(SUPPLIED TEXT)
But what about the election just a few weeks away?
On the Nov. 5 ballot, voters will have the option to decide on officials to sit on school boards, town councils and other local municipal offices.
However, one race sits at the top of the ballot, and chances are that voters aren’t incredibly invested in the race due to a lack of knowledge and campaigning.
The race is between Jack McVay and Vic Stabile for Superior Court Judge – the only statewide race in 2013.
The Superior Court of Pennsylvania is an appellate court for the state of Pennsylvania. It joins the Commonwealth Court of Pennsylvania as one of the two intermediate appellate courts in the state.
The Superior Court is the appellate court for general jurisdiction, whereas the Commonwealth Court focuses primarily on decisions of state agencies and cases that involve the state as a party.
Cases heard in the Superior Court come from the Court of Common Pleas, in most cases. The court is located in Harrisburg but hears cases in Philadelphia, Pittsburgh and Harrisburg.
Judges in the Superior Court are elected to a 10-year term and may only hold their seats if they win a retention vote – another option that appears on the ballot for voters, although in a different form. The court consists of 15 judges that hail from either political party.
In the 2013 race, Jack McVay Jr. is running on the Democratic ticket.
Currently, McVay is a judge on the Pittsburgh-based Allegheny County Court of Common Pleas, where he hears cases on familial matters. McVay is also a licensed and practicing pharmacist.
His opponent, Vic Stabile is running on the Republican ticket. Stabile was the deputy attorney general and an appellate judicial clerk. He earned the nomination over the winter of 2011 at the Republican Party’s winter meeting. Currently, Stabile is an attorney from Carlisle.
Over the past two weeks, the Stabile and McVay campaign machines have been revving up.
McVay’s camp released a positive campaign ad reflecting his experience in Pittsburgh and judicial record with the Court of Common Pleas.
“Judge Jack McVay has done a lot of things in life he really likes,” the narrator said at the beginning of the ad.
The ad involves a summary of McVay’s involvement in Pittsburgh athletics, from his college days to when he recently threw out the first pitch at a Pittsburgh Pirates game.
“The commercial is intended to drive home two points,” Marty Marks, McVay’s campaign manager, said.
“First that Judge McVay stands out because of his experience of serving as a trial judge at the Common Pleas level, and second, he is deeply rooted in western Pennsylvania culture and values.”
(End SUPPLIED TEXT)
(MATERIAL SUPPLIED)
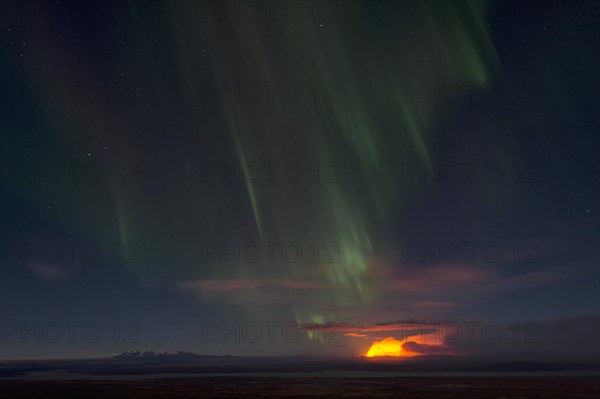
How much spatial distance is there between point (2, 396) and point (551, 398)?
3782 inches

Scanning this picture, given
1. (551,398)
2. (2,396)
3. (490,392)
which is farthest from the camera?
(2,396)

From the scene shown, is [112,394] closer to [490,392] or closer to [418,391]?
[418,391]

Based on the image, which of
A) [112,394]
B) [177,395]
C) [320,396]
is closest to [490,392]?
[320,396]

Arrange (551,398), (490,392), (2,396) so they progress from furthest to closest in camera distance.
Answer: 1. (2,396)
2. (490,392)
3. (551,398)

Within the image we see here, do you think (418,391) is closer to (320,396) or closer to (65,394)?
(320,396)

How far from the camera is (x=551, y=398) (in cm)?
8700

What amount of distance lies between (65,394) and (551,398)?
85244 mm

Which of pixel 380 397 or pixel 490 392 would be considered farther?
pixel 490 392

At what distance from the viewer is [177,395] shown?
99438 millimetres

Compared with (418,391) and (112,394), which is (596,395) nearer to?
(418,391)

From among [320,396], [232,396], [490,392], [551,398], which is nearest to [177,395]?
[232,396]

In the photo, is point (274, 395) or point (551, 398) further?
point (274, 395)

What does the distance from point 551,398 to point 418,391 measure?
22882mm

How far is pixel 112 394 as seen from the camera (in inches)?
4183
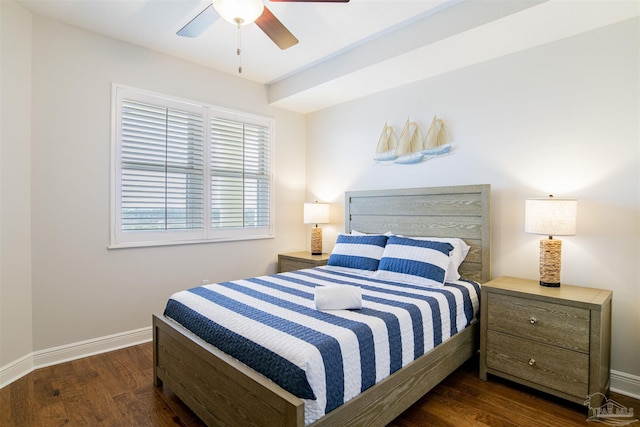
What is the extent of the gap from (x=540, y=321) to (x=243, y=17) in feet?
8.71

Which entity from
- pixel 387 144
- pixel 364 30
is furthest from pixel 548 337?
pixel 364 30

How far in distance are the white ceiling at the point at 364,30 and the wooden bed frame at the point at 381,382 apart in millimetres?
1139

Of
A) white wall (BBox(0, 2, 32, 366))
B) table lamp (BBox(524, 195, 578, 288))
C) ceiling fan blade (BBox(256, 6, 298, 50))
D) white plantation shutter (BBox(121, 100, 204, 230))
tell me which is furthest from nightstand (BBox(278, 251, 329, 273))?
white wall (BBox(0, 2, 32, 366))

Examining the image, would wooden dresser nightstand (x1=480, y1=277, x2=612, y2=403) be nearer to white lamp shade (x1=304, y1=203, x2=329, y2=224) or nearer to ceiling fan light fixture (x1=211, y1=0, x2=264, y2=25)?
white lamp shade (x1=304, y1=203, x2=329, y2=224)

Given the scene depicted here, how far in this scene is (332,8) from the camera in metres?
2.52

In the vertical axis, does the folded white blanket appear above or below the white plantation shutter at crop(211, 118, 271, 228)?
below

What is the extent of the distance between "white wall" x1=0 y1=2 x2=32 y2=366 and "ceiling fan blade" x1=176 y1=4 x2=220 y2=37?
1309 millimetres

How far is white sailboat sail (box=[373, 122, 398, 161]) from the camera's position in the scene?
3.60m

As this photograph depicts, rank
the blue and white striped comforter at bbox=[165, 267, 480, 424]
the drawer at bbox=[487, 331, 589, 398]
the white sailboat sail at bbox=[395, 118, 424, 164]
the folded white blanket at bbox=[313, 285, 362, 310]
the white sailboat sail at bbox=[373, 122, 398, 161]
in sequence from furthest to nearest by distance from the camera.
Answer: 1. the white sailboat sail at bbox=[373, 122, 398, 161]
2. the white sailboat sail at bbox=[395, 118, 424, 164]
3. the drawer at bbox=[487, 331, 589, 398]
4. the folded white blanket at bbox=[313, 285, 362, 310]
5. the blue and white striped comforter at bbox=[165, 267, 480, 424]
(End MATERIAL SUPPLIED)
(MATERIAL SUPPLIED)
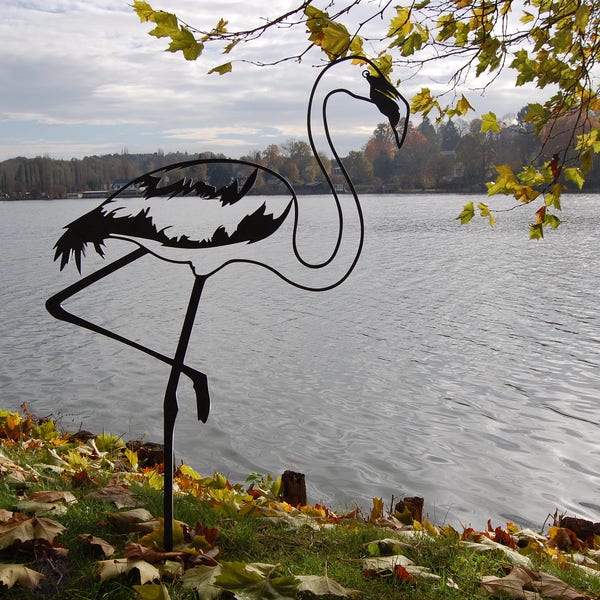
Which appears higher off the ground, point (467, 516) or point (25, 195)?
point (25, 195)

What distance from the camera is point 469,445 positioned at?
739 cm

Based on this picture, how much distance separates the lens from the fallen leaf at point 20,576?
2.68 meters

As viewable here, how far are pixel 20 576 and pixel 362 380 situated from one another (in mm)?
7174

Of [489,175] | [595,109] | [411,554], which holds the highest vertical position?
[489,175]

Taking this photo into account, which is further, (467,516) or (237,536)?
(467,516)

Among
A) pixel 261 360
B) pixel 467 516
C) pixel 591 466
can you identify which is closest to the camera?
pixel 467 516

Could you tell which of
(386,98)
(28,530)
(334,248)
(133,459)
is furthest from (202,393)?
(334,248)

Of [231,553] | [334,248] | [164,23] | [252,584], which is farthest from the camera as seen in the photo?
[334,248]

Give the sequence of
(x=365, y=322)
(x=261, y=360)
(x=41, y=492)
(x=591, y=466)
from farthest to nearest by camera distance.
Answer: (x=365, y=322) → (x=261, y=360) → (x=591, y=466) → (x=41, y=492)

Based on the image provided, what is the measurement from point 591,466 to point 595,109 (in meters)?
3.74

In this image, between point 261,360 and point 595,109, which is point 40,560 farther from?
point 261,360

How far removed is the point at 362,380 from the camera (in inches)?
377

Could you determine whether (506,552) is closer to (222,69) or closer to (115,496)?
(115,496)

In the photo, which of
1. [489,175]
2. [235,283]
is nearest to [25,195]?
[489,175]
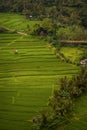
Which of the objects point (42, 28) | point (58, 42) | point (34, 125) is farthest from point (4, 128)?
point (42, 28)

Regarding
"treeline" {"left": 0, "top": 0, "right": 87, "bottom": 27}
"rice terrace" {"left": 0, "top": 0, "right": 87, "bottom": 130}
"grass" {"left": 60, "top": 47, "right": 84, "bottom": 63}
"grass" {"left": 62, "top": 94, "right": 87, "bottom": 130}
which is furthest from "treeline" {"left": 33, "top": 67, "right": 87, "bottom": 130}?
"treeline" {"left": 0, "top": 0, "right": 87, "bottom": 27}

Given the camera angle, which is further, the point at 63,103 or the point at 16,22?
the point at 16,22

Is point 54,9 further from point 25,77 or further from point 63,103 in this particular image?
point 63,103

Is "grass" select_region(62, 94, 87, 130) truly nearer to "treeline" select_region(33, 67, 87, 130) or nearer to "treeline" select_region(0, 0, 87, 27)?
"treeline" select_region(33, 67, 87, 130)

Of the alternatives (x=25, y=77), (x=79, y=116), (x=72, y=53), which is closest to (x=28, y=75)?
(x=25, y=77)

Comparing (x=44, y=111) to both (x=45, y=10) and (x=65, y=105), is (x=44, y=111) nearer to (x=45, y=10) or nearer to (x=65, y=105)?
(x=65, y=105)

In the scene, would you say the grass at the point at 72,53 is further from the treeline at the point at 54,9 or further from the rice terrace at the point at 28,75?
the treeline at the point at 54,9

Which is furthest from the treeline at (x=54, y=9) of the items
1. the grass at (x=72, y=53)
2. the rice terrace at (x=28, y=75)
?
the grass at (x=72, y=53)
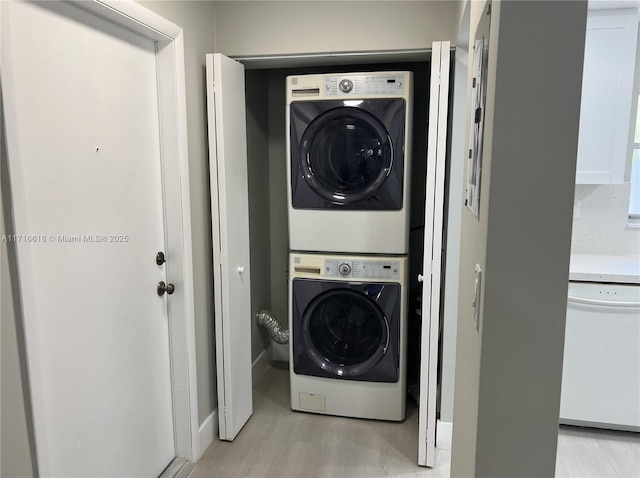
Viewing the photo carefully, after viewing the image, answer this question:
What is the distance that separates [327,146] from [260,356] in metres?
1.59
(End MATERIAL SUPPLIED)
- [INSTRUCTIONS FOR THE TASK]: Summarize the article about the Superior Court race in two sentences. Rely only on the article about the Superior Court race, not the rows.

- [TASK OUTPUT]: The only statewide race in 2013 is for Superior Court Judge, a seat on one of Pennsylvania's two intermediate appellate courts, whose judges are elected to 10-year terms and must win retention votes to keep their seats. Democrat Jack McVay, a judge on the Allegheny County Court of Common Pleas, faces Republican Vic Stabile, an attorney from Carlisle, and McVay's campaign has released an ad stressing his experience as a trial judge and his roots in western Pennsylvania.